Article:

>>>

Alan McKinnon wrote:  
> Ah, but YUM is a front-end to rpm and gaining traction.

Huh?  I know a lot of people here live in "home consumer"
land, but when is the last time you'all looked at CIO, IDC
and various business deployment numbers on CentOS and
RHEL?  You do know YUM has been the standard for such
for over 2 years now?  And that's not including the great
number of Enterprises that have been using YUM for the
last 5 years.

It is in as widespread use as APT, and that's been the case
for years now.

> rpm itself is (with good reason) an objective on its own.

In enteprises, YUM commands are used 10x more than RPM,
just like APT over DPKG. This viewpoint is beyond aged.

YUM is to RPM as APT is to DPKG. Not only did YUM start
on a different distro than anything Red Hat, but there are
few RPM-based distros that have not adopted it.  YUM
v3 is over 3 years old.  Even YUM v2 releases from 5+
years ago had "localinstall" so one should *NEVER*
run "rpm -ihv," *PERIOD*.  I continue to chalk up un-
appreciation for YUM outside of Enterprises due to lack
of exposure and total unfamiliarity.

<<<

(Records from a dataset)

>>>

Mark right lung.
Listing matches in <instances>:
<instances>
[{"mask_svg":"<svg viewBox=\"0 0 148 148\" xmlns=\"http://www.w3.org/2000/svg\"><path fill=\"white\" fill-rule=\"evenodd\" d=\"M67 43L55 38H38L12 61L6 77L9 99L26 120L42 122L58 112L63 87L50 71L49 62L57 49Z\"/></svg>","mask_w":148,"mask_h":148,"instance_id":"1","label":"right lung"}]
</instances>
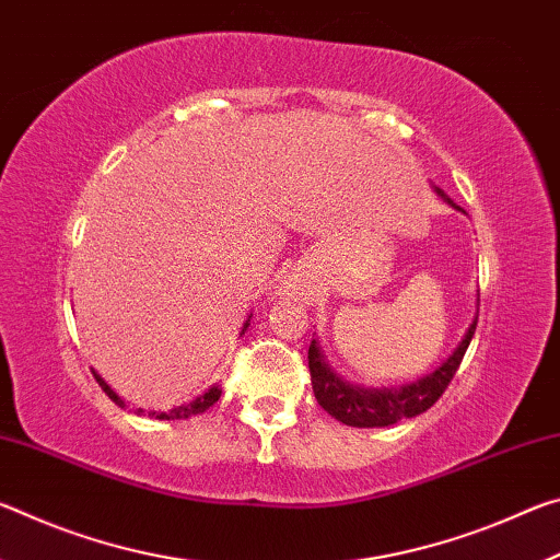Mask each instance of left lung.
<instances>
[{
    "mask_svg": "<svg viewBox=\"0 0 560 560\" xmlns=\"http://www.w3.org/2000/svg\"><path fill=\"white\" fill-rule=\"evenodd\" d=\"M434 189L444 197V202H450L454 210L464 212L440 187ZM477 316H474L467 334L459 340V346L454 348V353L440 368H434L430 375L420 377V381L400 387H360L346 383L343 377H338L330 371L324 353H320L318 340H311L308 371L318 405L330 417H336L338 422L348 424V428H387V424L407 420V417L422 415L440 400L454 373H457L462 358L471 343L474 330H477Z\"/></svg>",
    "mask_w": 560,
    "mask_h": 560,
    "instance_id": "1",
    "label": "left lung"
}]
</instances>
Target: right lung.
I'll return each instance as SVG.
<instances>
[{
    "label": "right lung",
    "mask_w": 560,
    "mask_h": 560,
    "mask_svg": "<svg viewBox=\"0 0 560 560\" xmlns=\"http://www.w3.org/2000/svg\"><path fill=\"white\" fill-rule=\"evenodd\" d=\"M252 318V316H249ZM249 318L244 320V326H242V334L246 328H249ZM93 377H96V383L103 387V393H106L113 402L116 405H120V407H126V402L120 400V397L110 390V385L103 381V377L93 371ZM220 395H222V387L220 385H212L210 390H205L202 395H197L195 400H189V402H185V405H177V407H173V410H167V412H150V417H155V420H183V417H192V415H200V412H205V410H210V407L220 400ZM138 412H143L138 407Z\"/></svg>",
    "instance_id": "obj_1"
}]
</instances>
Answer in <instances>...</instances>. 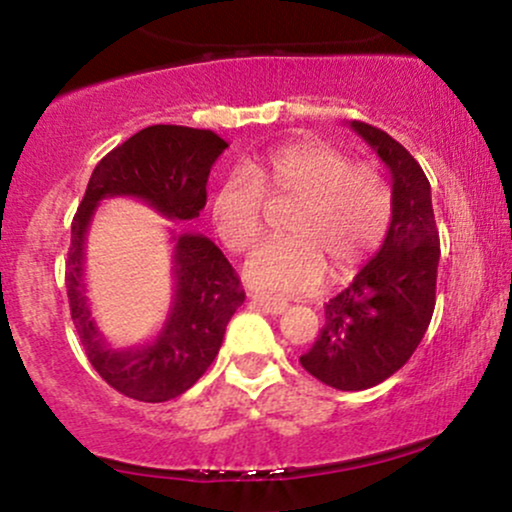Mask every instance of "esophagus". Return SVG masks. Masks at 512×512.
I'll return each mask as SVG.
<instances>
[{"label": "esophagus", "mask_w": 512, "mask_h": 512, "mask_svg": "<svg viewBox=\"0 0 512 512\" xmlns=\"http://www.w3.org/2000/svg\"><path fill=\"white\" fill-rule=\"evenodd\" d=\"M250 301L257 305V308L267 310V313L272 315H281L286 308H289V303L286 301H279V298H267V296H250Z\"/></svg>", "instance_id": "1"}]
</instances>
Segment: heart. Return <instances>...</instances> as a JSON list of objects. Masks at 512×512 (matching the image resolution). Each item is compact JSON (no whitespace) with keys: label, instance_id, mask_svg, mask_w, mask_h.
Listing matches in <instances>:
<instances>
[{"label":"heart","instance_id":"heart-1","mask_svg":"<svg viewBox=\"0 0 512 512\" xmlns=\"http://www.w3.org/2000/svg\"><path fill=\"white\" fill-rule=\"evenodd\" d=\"M262 199L293 202L284 216V240L264 243L245 262L243 276L267 296L320 289L327 264L346 276L383 243L392 219V187L383 170L351 163L325 142L276 146L228 175L211 197V223L231 252L260 238Z\"/></svg>","mask_w":512,"mask_h":512}]
</instances>
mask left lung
Here are the masks:
<instances>
[{"instance_id": "1", "label": "left lung", "mask_w": 512, "mask_h": 512, "mask_svg": "<svg viewBox=\"0 0 512 512\" xmlns=\"http://www.w3.org/2000/svg\"><path fill=\"white\" fill-rule=\"evenodd\" d=\"M392 175V221L378 255L325 303V325L301 366L334 390L380 385L409 361L436 308L440 240L431 185L416 158L383 129L351 122Z\"/></svg>"}]
</instances>
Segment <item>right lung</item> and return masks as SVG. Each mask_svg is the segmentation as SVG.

<<<

Stated goal A: From the post about YUM and RPM, extract everything from "It is in as" down to "is beyond aged.".
Stated goal B: Write a continuation of the post about YUM and RPM, picking up after its final sentence.
These entries were drawn from a separate source.

Reply A:
It is in as widespread use as APT, and that's been the case
for years now.

> rpm itself is (with good reason) an objective on its own.

In enteprises, YUM commands are used 10x more than RPM,
just like APT over DPKG. This viewpoint is beyond aged.

Reply B:
YUM also has a plug-in architecture. Long story short,
combined with RPM 4.6 and Spacewalk with delta'ing, the
days of full package updates are extremely dated.

> If we include YUM in the objectives, I suppose we should
> include urpmi and YaST as well.

If you can prove that URPMI and YaST have over a 30%
marketshare in Enterprises and SMBs like YUM, then I'd
say yes.  But I know the two combined don't even come
close. CentOS used YUM even before RHEL did with its
RHN plug-in, and many enterprises did the same.

Covering APT without covering YUM, and ignorant home
consumers relaying the igorance that Red Hat uses RPM
in comparison to APT, gets really old. In fact, it's the
quickest way to end a job interview in a great majority
of enterprises.  I still cannot believe people who still
telegraph their unfamilarity so quickly.

Given sheer marketshare, for your own benefit, please
don't proliferate this. If you don't believe, compare the
marketshare of YUM-based distros versus APT-based
distros, let alone the percentage of RPM-based distros
that are YUM-based.  ;)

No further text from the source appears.